– Товарищ сержант, а можно рядом с вами?
– Можно Машку за… – привычно начал я. – Ерофеев? А ты здесь как?
Автоматически считая фамилии, я упустил знакомые, и мне казалось, что из батареи сюда направили меня одного.
– Меня прямо с наряда сняли и сюда. Тут незнакомые все, а я как вас увидел – обрадовался. Можно, я и дальше с вами?
– Ну это уже не мне решать, а начальству. А из наших никого больше не видел?
– Валиева. Но он в другой вагон попал.
– Понятно.
Всех, стало быть, спихнул из батареи капитан. Ну и хрен с ним! Может, там, на фронте, воздух чище будет, а здесь что-то сильно пованивает. Дверь вагона с лязгом закрылась. Сразу наступил полумрак, теплее не стало, зато перестало дуть. Кто-то напихал в печку бумаги и поджег, отсветы пламени заплясали на деревянных стенкам.
– Товарищ младший лейтенант, – поинтересовался я, – а вы совсем с нами или туда и обратно?
– Совсем.
Лейтенант попытался добавить в голос нижних тонов для солидности, но сорвался на мальчишеский фальцет. Детский сад.
– А куда нас, не знаете?
– Это секретная информация.
Чувствую – врет, сам ни хрена не знает, но мальчишеский гонор не позволяет в этом признаться. Ну и ладно, приедем – увидим.
Новый год приходилось встречать в разных условиях и обстоятельствах: за тысячи километров от дома и цивилизации в вахтовом вагончике, два раза в казарме, раз пять в ресторанах разной степени приличности, несколько раз всухую, но никогда на колесах. Накануне нам выдали сахар, немного, граммов пятьдесят. Его ссыпали в карманы, в кисеты, бумажные кулечки, тут же меняли на хлеб и табак. Новый год в промороженной теплушке с раскаленной почти докрасна буржуйкой мы встретили послащенным кипятком с куском черного хлеба. Терпеть не могу говорить тосты, но тут меня прорвало – когда минутная стрелка на часах лейтенанта почти совпала с часовой, я встал и, перекрыв шум, потребовал внимания.
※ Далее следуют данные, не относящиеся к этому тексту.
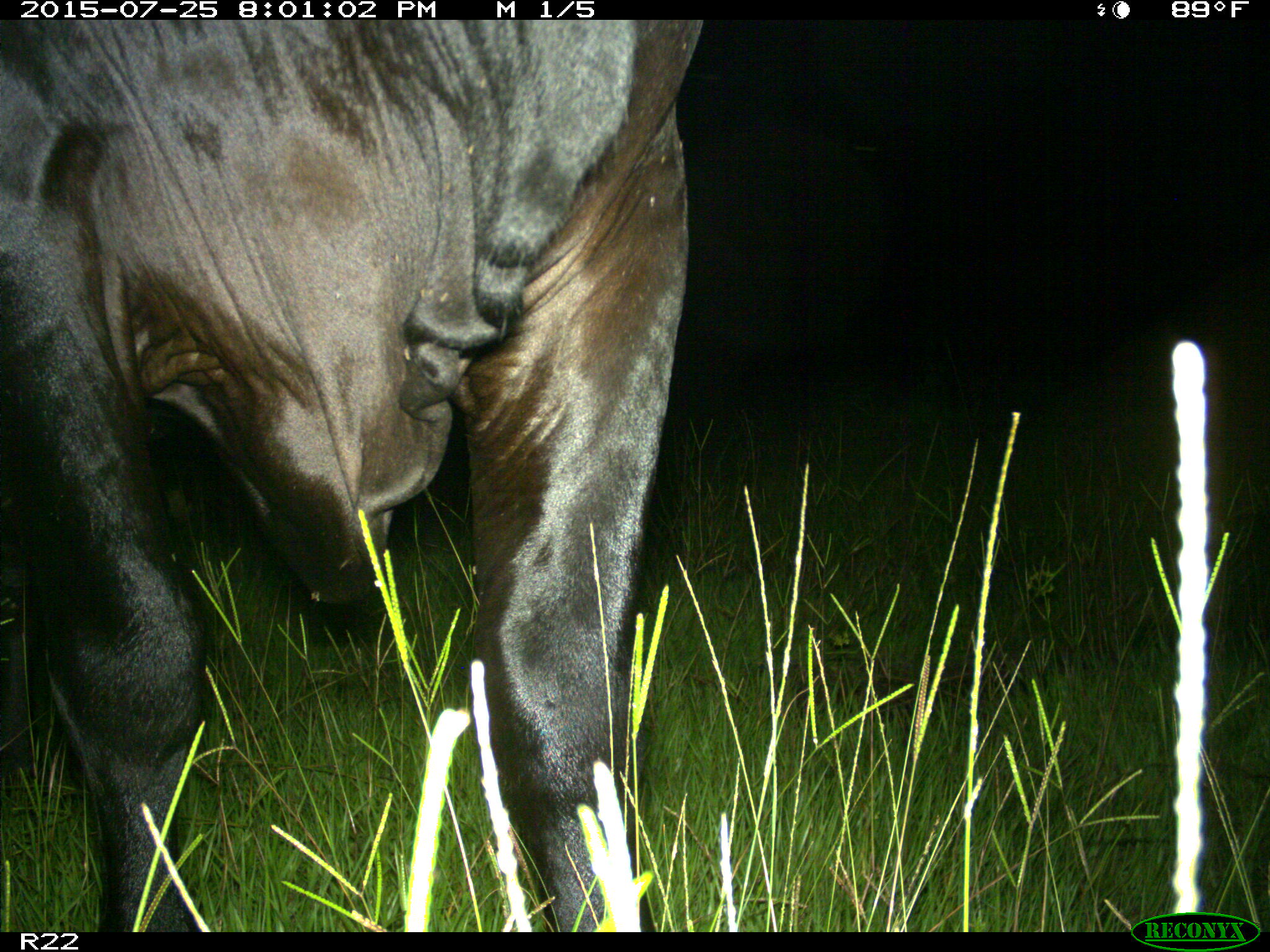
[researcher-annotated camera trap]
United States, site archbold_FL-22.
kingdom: Animalia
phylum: Chordata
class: Mammalia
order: Artiodactyla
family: Bovidae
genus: Bos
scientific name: Bos taurus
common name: domestic cow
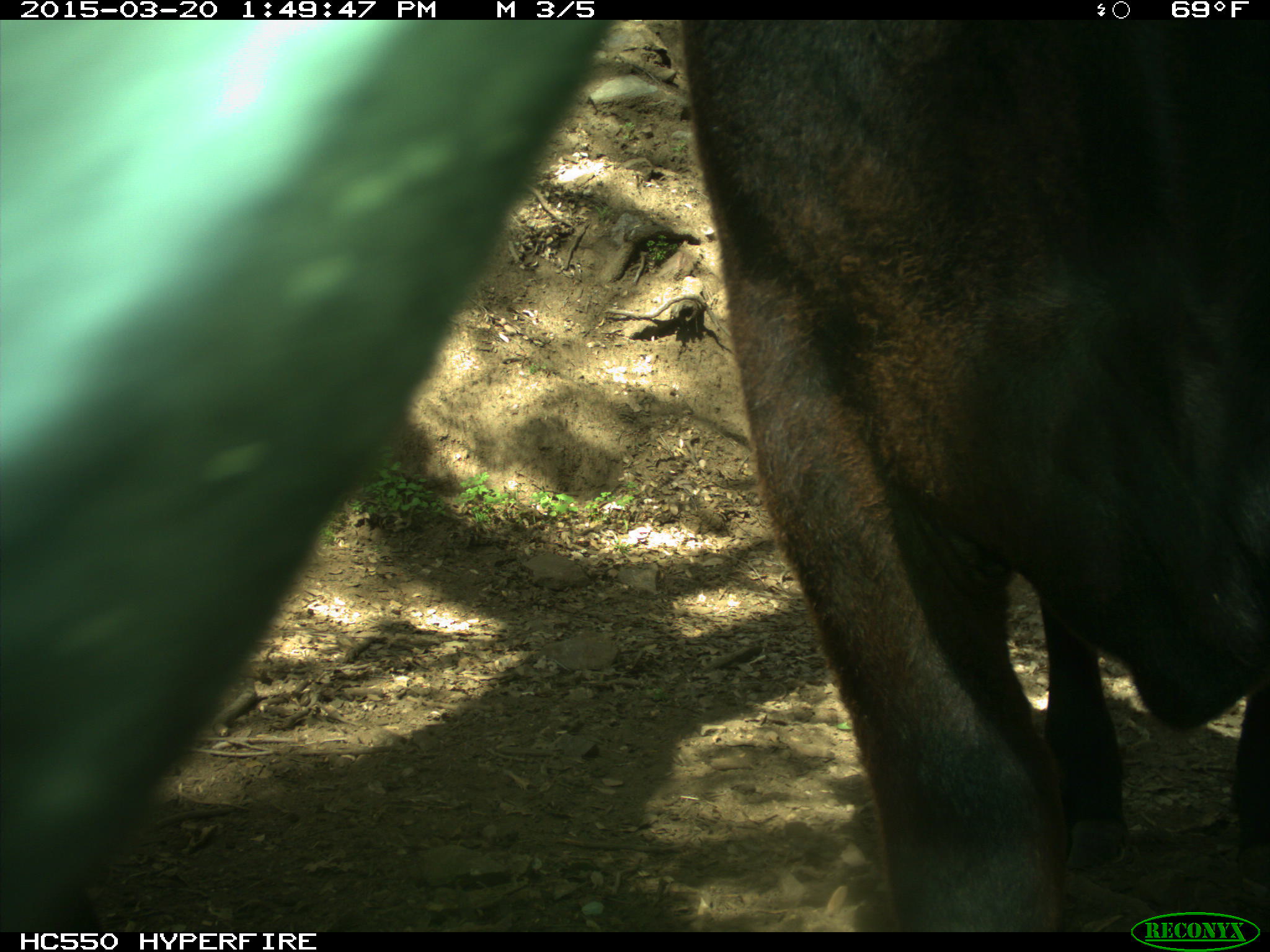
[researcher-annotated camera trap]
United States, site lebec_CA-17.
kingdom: Animalia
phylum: Chordata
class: Mammalia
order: Artiodactyla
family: Bovidae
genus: Bos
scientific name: Bos taurus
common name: domestic cow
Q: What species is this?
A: Bos taurus (domestic cow).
– За новый одна тысяча девятьсот сорок третий год. Год, когда мы сломаем, наконец, хребет фашистского зверя. За Победу!
Народ радостно загремел кружками, все хотели чокнуться со мной. Кипяток был в самый раз: недостаточно горячий, чтобы обжечься, но хранящий много драгоценного тепла, проникающего прямо внутрь организма. Снаружи горохом сыпанули несколько выстрелов, пауза, и опять: бах, бах, бах. Лейтенант метнулся к двери.
– Не суетитесь, товарищ лейтенант, это славяне новому году салютуют.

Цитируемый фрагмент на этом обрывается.